Outro dos destaques do festival é a "Chuva de Poesia”, uma ideia (que o próprio nome resume) do artista plástico brasileiro Guilherme Mansur e que Lu Araújo promete levar onde for. A iniciativa corre este ano sob o signo do amor “nas suas diversas formas", com cerca de 30 poemas escolhidos de Chico Buarque, Jorge de Sena, Mário Sá-Carneiro, José Saramago, Sophia de Mello Breyner Andresen, Pablo Neruda, Florbela Espanca, Vinícius de Moraes, Gregório de Matos, Bocage, Fernando Pessoa, entre outros. O momento vai acontecer no Largo de São Gonçalo, às 17:00 de domingo. Esperam-se períodos de aguaceiros com rajadas de romantismo.
Um prémio que é um MIMO
Entregue no Brasil desde 2014, o “Prémio Mimo de Música” é uma das novidades deste ano da edição de Amarante. Lu Araújo sublinha que este é um “prémio, não um concurso” e que por isso está ao acesso de todos os artistas, novos talentos ou talentos consagrados.
Concorreram a este cerca de 150 projetos e foram registadas mais de 10 mil votações — números da organização. O vencedor, o músico de Viana do Castelo Chico da Tina, atuará no festival no dia 27 e terá também a oportunidade de se juntar à edição brasileira em outubro. À rapper RUSSA (Filipa Florêncio no BI) foi atribuído o prémio MIMO Revelação e a oportunidade de gravar um EP, com seis músicas, pela editora Valentim de Carvalho.

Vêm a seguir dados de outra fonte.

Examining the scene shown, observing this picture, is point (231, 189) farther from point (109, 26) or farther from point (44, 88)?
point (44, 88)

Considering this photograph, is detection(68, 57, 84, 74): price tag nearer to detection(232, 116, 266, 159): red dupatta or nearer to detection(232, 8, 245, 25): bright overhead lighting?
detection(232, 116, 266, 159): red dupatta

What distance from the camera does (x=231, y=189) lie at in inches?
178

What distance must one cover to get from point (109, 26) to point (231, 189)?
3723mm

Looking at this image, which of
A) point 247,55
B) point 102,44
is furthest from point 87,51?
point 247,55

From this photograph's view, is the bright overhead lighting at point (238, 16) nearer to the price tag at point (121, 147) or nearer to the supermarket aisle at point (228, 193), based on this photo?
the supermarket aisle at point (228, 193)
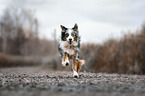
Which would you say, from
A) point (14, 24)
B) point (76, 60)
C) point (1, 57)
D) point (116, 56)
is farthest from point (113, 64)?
point (14, 24)

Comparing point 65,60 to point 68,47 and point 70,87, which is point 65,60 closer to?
point 68,47

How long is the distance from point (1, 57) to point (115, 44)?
12943mm

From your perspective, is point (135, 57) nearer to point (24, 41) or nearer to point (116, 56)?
point (116, 56)

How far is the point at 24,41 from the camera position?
32.8m

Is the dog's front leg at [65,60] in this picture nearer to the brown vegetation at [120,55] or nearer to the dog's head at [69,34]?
the dog's head at [69,34]

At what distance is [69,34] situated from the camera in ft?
18.9

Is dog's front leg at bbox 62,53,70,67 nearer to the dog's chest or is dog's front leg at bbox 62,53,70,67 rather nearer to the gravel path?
the dog's chest

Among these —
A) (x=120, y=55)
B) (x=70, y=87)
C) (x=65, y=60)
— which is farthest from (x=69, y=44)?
(x=120, y=55)

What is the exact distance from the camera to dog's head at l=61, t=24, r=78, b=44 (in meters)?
5.75

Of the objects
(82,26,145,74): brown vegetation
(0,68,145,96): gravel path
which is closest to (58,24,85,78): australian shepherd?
(0,68,145,96): gravel path

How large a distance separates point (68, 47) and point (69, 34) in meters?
0.41

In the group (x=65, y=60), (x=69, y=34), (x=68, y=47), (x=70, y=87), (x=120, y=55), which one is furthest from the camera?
(x=120, y=55)

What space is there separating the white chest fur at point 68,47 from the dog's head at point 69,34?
99 millimetres

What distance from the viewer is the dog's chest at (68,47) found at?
19.2 ft
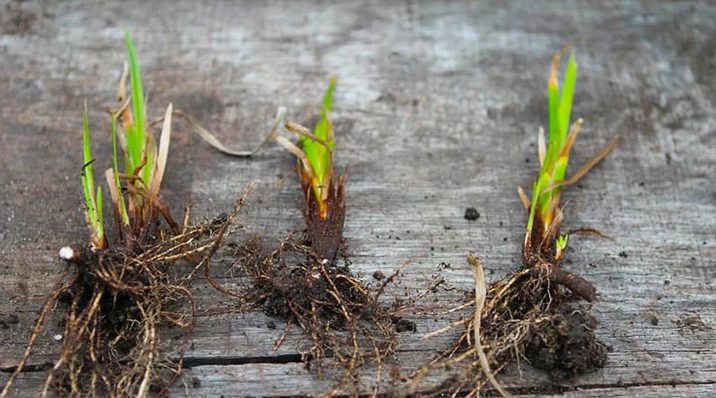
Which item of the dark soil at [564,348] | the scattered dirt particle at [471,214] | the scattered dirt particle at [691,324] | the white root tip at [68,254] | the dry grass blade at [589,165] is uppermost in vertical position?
the white root tip at [68,254]

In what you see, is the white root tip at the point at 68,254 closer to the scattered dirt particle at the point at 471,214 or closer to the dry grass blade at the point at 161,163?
the dry grass blade at the point at 161,163

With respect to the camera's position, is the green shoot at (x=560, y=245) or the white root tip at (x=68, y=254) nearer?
the white root tip at (x=68, y=254)

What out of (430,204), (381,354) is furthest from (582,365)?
(430,204)

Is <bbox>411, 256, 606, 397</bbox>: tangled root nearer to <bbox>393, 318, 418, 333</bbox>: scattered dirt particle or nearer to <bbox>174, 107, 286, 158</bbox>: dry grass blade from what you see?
<bbox>393, 318, 418, 333</bbox>: scattered dirt particle

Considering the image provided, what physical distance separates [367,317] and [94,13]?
118cm

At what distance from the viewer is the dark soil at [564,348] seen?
1451 mm

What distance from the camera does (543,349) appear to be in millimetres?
1456

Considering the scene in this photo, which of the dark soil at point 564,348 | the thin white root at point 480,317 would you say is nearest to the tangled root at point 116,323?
the thin white root at point 480,317

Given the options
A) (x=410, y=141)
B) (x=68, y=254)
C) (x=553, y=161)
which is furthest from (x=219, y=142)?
(x=553, y=161)

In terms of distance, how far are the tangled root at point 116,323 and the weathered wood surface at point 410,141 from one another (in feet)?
0.21

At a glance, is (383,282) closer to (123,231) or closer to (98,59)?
(123,231)

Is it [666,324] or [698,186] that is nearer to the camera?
[666,324]

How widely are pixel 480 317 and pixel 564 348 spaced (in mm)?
151

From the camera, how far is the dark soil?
57.1 inches
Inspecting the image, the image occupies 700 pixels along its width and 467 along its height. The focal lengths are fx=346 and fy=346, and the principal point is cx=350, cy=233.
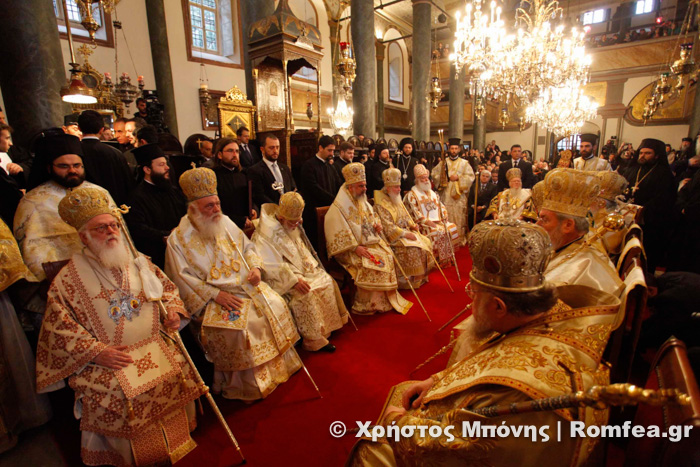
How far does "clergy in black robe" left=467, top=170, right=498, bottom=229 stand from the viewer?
7.54 m

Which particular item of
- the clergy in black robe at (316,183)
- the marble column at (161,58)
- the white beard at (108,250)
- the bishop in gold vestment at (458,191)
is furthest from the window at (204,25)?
the white beard at (108,250)

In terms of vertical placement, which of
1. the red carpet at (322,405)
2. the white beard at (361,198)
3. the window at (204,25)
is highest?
the window at (204,25)


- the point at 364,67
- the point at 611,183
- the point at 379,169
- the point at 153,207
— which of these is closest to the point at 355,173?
the point at 153,207

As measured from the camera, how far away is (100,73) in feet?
30.8

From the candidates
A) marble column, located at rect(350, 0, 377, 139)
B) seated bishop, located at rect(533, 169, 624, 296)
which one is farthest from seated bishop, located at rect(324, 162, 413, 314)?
marble column, located at rect(350, 0, 377, 139)

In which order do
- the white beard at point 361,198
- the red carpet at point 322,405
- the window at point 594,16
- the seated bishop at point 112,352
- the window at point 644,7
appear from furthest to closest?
1. the window at point 594,16
2. the window at point 644,7
3. the white beard at point 361,198
4. the red carpet at point 322,405
5. the seated bishop at point 112,352

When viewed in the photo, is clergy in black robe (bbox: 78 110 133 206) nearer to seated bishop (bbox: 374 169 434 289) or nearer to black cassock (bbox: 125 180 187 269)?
black cassock (bbox: 125 180 187 269)

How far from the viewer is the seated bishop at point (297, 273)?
3.49 meters

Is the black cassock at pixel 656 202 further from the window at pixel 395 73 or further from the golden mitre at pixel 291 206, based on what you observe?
the window at pixel 395 73

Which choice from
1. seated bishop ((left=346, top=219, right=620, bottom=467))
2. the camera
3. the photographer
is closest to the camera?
seated bishop ((left=346, top=219, right=620, bottom=467))

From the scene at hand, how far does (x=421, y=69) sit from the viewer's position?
12.2 m

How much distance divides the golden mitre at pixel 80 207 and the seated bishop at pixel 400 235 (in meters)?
3.69

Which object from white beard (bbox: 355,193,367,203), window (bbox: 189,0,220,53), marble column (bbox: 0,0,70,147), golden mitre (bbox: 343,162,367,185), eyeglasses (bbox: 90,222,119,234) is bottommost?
white beard (bbox: 355,193,367,203)

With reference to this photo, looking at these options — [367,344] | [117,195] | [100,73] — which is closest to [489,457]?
[367,344]
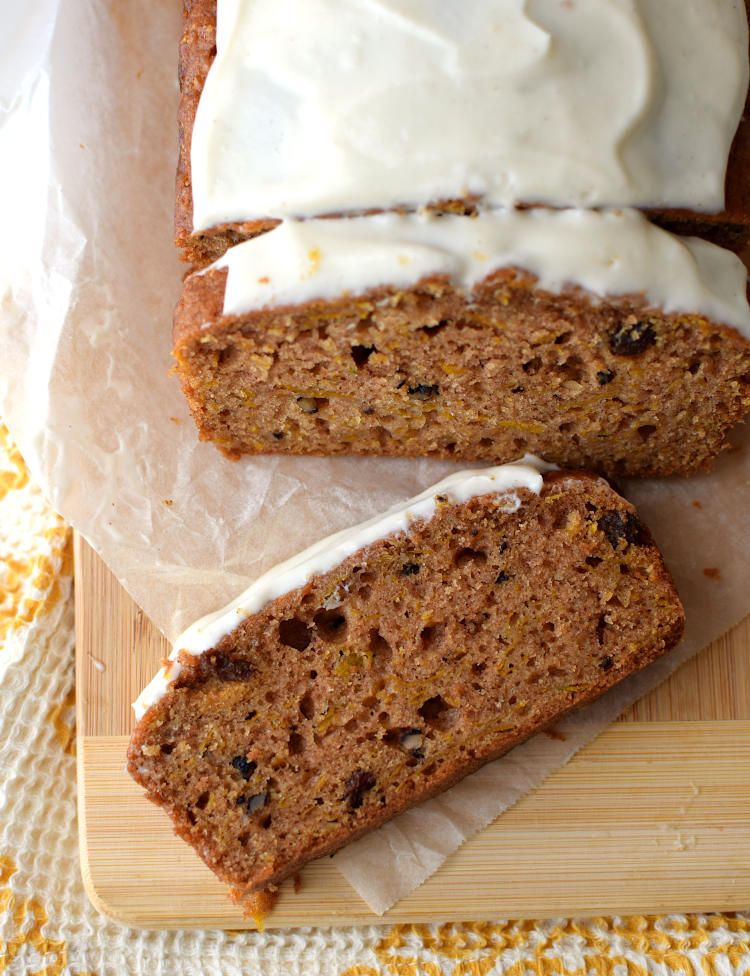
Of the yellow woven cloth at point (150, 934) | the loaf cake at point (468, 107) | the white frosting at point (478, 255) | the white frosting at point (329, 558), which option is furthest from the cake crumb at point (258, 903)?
the loaf cake at point (468, 107)

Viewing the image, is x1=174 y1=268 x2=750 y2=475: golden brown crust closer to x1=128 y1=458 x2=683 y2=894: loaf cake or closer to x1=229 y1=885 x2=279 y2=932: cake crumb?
x1=128 y1=458 x2=683 y2=894: loaf cake

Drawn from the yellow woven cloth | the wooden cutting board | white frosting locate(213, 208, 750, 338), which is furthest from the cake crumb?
white frosting locate(213, 208, 750, 338)

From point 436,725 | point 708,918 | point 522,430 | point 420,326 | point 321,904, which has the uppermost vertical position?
point 420,326

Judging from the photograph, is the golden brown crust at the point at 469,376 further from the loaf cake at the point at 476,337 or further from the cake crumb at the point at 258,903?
the cake crumb at the point at 258,903

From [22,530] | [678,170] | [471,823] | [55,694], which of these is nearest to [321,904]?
[471,823]

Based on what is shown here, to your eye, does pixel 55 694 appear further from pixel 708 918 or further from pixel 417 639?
pixel 708 918

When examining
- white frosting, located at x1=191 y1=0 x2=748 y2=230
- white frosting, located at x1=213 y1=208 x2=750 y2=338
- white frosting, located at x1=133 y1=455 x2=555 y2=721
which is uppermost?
white frosting, located at x1=191 y1=0 x2=748 y2=230
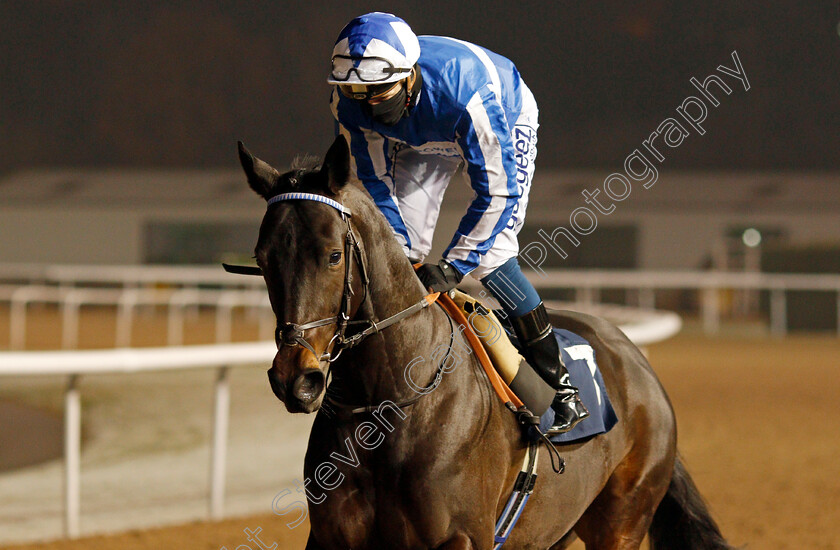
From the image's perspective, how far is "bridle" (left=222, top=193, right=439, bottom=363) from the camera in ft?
5.69

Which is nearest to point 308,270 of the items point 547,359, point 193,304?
point 547,359

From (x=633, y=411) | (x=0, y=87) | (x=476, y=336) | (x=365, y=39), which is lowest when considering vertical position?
(x=633, y=411)

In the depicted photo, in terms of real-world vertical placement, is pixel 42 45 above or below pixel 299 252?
above

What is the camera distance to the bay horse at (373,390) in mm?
1779

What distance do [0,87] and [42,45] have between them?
1.90 metres

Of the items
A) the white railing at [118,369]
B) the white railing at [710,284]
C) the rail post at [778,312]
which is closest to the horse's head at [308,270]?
the white railing at [118,369]

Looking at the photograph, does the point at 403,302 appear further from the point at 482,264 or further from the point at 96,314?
the point at 96,314

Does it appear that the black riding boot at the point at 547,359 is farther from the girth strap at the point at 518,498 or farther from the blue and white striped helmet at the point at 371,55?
the blue and white striped helmet at the point at 371,55

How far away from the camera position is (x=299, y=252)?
1.78 meters

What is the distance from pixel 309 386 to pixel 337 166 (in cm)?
43

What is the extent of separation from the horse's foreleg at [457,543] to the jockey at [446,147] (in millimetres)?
501

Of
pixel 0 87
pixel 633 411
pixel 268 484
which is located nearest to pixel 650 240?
pixel 268 484

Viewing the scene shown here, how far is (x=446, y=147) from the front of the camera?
2.42 m

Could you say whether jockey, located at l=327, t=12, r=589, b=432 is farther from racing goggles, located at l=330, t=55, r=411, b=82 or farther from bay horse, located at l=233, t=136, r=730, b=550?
bay horse, located at l=233, t=136, r=730, b=550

"Chico da Tina e RUSSA são dois artistas que trazem diversidade e inovação ao panorama musical português, através de líricas afiadas e beats bem elaborados. Com muito esforço, têm construído o seu caminho na música, e são já promessas de um futuro ainda mais interessante", destaca o festival no seu site.